Miss Skidmore, 26, of Cadbury Heath, Bristol, who was at the Cadbury Heath Health Centre on February 5 with her son Lewis, aged one, said: “I think it’s vile that a mother could do that to another mother. I’m still in shock about it.
“The manager told me she had been told not to reveal the name because of the Data Protection Act. I don’t understand it. Obviously the woman who stole my pram was there for an appointment but giving her name to police would have nothing to do with her private medical information – it’s about a crime.
“She should be prosecuted.
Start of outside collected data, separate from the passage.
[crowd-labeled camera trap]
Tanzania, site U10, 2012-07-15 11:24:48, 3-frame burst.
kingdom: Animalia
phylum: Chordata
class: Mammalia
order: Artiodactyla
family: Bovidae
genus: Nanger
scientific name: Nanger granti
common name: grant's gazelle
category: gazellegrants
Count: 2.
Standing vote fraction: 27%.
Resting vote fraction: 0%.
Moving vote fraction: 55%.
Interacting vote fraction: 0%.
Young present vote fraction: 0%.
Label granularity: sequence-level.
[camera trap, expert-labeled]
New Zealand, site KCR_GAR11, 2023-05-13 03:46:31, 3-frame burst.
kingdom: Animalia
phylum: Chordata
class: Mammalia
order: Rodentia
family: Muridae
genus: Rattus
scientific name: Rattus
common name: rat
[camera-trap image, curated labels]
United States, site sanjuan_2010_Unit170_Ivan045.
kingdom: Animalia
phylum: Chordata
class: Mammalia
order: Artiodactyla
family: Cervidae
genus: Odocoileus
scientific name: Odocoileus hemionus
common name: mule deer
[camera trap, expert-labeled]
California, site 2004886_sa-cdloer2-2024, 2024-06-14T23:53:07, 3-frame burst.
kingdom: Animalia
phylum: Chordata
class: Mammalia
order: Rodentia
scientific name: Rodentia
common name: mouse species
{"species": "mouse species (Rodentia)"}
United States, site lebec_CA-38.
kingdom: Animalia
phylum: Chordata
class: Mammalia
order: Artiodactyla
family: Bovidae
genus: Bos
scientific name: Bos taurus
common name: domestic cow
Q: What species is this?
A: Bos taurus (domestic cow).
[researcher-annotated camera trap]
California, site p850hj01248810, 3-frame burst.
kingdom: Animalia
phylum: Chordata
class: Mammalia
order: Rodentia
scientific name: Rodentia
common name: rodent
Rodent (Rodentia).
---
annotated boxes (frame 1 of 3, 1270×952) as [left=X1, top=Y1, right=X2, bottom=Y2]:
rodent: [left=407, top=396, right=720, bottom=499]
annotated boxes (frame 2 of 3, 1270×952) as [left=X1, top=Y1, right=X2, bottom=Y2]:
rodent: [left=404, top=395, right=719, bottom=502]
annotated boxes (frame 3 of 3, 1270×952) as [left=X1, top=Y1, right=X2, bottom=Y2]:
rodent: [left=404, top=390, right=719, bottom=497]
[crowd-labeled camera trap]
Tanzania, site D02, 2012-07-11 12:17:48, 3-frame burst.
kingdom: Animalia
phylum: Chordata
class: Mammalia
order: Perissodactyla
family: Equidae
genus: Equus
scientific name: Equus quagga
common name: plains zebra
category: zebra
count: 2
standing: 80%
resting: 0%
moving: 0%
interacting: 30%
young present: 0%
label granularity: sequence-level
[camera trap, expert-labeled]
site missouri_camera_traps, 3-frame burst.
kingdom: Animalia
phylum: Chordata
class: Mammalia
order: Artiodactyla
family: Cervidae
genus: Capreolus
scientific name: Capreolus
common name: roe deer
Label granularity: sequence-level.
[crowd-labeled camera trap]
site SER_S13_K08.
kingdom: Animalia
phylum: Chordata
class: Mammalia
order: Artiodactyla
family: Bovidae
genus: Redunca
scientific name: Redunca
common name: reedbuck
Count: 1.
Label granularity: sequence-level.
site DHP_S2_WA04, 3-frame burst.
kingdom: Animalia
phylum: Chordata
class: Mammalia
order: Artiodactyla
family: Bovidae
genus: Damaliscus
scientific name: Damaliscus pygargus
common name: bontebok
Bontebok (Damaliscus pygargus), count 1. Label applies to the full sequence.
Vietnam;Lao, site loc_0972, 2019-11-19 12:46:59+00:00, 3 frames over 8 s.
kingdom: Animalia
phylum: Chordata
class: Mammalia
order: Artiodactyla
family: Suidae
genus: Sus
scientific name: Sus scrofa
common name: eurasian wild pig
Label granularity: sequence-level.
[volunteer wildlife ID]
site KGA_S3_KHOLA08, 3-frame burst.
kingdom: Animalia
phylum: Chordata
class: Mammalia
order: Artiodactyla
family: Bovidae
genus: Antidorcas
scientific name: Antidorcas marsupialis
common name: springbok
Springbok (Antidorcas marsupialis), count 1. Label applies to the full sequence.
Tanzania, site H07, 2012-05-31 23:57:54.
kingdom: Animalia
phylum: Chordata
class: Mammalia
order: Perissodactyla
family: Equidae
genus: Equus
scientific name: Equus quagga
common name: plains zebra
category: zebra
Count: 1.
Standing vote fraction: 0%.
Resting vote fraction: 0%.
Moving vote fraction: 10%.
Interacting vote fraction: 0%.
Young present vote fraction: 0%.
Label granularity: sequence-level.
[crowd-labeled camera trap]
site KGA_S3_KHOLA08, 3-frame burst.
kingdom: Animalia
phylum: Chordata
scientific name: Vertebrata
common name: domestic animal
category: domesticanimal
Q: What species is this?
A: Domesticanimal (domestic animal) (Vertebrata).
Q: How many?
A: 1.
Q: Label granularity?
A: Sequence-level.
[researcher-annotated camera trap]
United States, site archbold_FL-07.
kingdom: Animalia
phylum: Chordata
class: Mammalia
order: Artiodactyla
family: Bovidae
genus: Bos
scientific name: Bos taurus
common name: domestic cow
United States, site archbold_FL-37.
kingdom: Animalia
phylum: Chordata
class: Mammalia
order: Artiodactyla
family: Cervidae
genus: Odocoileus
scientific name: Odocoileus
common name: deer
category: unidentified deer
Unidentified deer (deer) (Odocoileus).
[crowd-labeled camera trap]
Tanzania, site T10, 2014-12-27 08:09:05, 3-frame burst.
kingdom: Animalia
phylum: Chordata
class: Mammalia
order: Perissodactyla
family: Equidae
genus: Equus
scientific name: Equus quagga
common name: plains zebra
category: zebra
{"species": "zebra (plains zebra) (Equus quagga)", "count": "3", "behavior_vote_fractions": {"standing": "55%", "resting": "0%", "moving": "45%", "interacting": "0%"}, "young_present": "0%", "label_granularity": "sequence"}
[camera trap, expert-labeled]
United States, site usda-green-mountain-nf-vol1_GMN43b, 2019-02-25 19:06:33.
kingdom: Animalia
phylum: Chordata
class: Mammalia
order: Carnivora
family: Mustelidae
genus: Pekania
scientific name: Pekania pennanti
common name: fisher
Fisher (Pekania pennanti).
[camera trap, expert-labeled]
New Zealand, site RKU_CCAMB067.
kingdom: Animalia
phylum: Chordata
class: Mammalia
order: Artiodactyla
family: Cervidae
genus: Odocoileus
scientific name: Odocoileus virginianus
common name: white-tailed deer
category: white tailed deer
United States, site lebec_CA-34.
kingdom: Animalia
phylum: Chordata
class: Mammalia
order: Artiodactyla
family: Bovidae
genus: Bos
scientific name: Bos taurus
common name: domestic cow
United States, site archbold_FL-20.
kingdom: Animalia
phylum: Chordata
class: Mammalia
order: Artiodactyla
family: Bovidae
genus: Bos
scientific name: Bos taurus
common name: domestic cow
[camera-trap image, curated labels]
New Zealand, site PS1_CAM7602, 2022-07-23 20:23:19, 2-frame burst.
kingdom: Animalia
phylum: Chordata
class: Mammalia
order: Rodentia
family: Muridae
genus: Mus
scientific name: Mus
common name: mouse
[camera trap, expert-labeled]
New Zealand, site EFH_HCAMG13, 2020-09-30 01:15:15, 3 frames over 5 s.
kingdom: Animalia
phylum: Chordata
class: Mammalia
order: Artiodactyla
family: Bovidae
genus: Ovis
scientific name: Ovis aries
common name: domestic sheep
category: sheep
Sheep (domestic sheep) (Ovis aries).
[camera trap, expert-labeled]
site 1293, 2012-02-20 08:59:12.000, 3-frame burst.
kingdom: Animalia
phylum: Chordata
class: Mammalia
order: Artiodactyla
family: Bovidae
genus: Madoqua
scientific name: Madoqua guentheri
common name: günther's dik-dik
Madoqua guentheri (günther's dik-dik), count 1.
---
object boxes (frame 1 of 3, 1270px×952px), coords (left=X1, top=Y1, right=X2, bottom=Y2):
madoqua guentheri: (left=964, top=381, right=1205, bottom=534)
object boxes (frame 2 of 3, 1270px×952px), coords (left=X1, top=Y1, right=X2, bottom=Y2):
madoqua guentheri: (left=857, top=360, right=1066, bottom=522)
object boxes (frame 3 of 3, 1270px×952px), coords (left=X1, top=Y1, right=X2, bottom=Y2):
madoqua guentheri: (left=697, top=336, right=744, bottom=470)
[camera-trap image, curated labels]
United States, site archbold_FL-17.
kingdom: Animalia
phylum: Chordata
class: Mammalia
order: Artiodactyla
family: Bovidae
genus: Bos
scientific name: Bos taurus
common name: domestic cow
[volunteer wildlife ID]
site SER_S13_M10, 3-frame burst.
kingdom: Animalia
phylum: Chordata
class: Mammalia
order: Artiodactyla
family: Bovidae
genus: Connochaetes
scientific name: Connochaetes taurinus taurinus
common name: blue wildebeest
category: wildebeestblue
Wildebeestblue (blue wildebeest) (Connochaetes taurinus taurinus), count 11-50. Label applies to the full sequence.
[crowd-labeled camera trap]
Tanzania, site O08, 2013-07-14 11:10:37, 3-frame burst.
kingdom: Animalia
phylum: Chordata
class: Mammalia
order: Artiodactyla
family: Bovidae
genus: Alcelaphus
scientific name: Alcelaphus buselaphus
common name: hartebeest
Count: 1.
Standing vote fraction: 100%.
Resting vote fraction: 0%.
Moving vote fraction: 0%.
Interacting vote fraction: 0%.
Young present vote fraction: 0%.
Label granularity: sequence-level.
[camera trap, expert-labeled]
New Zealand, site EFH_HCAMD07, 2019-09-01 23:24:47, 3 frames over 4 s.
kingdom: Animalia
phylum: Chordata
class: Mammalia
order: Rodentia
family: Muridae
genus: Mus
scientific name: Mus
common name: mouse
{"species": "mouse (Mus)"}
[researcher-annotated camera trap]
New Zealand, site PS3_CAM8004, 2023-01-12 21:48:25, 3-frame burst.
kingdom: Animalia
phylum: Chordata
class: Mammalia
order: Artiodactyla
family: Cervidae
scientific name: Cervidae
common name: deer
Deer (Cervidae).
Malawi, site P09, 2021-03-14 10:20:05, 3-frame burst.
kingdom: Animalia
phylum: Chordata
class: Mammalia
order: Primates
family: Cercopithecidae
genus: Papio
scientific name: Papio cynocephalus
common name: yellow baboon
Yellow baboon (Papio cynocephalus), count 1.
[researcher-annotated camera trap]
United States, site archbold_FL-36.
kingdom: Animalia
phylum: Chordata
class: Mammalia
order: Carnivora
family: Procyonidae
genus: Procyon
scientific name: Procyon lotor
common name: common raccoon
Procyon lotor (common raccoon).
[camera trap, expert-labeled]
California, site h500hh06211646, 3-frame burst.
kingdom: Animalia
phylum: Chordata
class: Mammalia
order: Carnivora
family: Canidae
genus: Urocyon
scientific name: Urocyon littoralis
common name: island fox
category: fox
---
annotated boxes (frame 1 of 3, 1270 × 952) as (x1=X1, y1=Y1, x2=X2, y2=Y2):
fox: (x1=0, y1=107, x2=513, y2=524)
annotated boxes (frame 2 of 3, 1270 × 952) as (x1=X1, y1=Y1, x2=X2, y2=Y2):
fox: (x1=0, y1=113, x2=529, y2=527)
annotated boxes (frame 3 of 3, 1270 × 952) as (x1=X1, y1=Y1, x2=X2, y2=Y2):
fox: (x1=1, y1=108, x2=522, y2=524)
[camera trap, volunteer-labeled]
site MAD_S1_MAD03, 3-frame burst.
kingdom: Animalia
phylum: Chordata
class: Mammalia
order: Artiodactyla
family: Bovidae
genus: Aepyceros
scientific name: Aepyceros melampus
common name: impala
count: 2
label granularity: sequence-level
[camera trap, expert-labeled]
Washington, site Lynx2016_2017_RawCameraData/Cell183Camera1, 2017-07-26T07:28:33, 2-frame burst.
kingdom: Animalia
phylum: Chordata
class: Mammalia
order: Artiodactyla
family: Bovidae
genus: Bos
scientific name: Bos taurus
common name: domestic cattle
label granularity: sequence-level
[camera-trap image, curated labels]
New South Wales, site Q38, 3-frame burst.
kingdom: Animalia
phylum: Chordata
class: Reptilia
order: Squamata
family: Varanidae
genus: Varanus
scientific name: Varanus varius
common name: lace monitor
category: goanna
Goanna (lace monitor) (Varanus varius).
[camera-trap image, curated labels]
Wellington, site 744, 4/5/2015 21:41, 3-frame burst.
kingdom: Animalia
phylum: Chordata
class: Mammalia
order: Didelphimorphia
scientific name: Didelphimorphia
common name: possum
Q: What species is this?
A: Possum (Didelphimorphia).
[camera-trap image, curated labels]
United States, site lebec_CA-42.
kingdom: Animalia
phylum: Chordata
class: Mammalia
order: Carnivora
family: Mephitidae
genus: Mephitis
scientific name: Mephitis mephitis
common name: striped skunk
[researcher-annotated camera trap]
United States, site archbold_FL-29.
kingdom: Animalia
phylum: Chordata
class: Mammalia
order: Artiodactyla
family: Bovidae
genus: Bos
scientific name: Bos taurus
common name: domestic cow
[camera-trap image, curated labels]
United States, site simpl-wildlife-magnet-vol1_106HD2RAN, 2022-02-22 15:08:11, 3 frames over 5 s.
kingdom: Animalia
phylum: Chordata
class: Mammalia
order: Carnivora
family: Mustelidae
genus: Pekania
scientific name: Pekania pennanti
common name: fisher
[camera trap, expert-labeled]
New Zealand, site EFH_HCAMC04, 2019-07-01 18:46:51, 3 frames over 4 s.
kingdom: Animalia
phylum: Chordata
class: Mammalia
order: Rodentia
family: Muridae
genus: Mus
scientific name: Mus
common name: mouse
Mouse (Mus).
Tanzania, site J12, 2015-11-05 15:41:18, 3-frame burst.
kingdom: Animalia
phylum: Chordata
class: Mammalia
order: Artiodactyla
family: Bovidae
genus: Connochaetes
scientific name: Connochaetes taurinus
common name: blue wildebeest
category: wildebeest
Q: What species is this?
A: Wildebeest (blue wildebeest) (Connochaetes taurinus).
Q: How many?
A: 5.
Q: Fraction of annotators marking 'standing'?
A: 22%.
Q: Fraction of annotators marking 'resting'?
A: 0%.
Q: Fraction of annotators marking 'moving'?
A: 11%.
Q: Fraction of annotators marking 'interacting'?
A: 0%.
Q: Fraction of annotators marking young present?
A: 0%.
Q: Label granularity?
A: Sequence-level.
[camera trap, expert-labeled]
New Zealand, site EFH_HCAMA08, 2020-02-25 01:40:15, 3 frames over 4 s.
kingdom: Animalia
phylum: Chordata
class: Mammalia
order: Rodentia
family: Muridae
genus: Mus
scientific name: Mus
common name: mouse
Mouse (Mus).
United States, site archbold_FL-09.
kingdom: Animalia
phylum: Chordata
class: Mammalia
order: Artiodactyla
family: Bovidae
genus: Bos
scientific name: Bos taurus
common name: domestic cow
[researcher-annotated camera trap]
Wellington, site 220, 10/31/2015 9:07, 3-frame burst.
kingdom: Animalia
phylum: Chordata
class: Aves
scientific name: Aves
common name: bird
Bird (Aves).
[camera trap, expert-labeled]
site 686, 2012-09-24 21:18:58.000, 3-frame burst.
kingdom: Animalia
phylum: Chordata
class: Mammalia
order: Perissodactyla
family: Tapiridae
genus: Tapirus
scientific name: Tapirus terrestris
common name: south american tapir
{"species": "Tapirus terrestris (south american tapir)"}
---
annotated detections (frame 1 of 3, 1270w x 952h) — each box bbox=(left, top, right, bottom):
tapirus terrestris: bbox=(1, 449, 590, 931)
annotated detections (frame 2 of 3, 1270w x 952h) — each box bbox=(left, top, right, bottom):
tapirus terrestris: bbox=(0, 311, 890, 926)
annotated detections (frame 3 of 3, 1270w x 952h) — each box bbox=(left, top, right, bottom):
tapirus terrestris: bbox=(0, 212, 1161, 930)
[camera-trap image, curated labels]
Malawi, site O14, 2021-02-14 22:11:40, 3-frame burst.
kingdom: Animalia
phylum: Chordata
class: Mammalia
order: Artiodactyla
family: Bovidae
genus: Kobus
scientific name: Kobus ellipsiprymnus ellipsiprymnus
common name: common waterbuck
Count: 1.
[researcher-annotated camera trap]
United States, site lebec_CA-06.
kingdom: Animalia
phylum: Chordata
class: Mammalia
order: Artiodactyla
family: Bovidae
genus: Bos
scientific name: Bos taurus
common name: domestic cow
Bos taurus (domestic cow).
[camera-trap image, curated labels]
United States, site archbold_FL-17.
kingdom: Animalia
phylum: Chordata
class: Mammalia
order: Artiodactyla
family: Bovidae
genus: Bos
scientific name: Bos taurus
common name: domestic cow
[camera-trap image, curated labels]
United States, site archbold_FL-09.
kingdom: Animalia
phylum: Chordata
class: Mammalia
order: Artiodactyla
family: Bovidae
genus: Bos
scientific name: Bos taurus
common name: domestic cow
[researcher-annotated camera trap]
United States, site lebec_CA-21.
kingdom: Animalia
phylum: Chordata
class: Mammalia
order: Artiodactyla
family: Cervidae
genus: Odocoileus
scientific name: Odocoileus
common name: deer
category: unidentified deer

She shouldn’t be allowed to get away with something like that.”
I'm pretty sure the Data Protection Act is only to prevent access to confidential records, not prevent identification of a theft on the premises. However it does appear that the staff are using a ruling to prevent the police carrying out their duties by simply giving them a name. I don't believe the patients records will need viewing, simply a means to find the thief rather than rely on video evidence.
However interpretation of the Act and its consequences does appear to give jobsworths a whole new level of power to play with and refusing to cooperate is a hallmark of a jobsworth in action. Never mind common sense, rules is rules and my interpretation of them makes me a little tin god, or so I believe they think.
I suspect the police will find the woman, it may be too late to save the buggy of course, it might have been sold on. Yet they could have had it sorted within hours, not days or weeks.
Yet because a manager decides that a name, is covered by the Act, rather than the record, someone has to suffer.
Welcome to the UK....

2 annotations:

Anonymous said...

The Data Protection Act allows access to information for specific, lawful, purposes and used in a way which is relevant. The identification of a thief is specific, lawful and relevant and the Jobsworth who has denied this information to the Police could be held to be obstructing the Police in the investigation of a crime at least, or, at most, be suspected of aiding and abetting a suspected criminal. Either way, that person needs to be spoken to.
Penseivat

Anonymous said...

Data Protection is simply an excuse, this is a clear case of "Perverting the course of Justice" and needs to be prosecuted as such.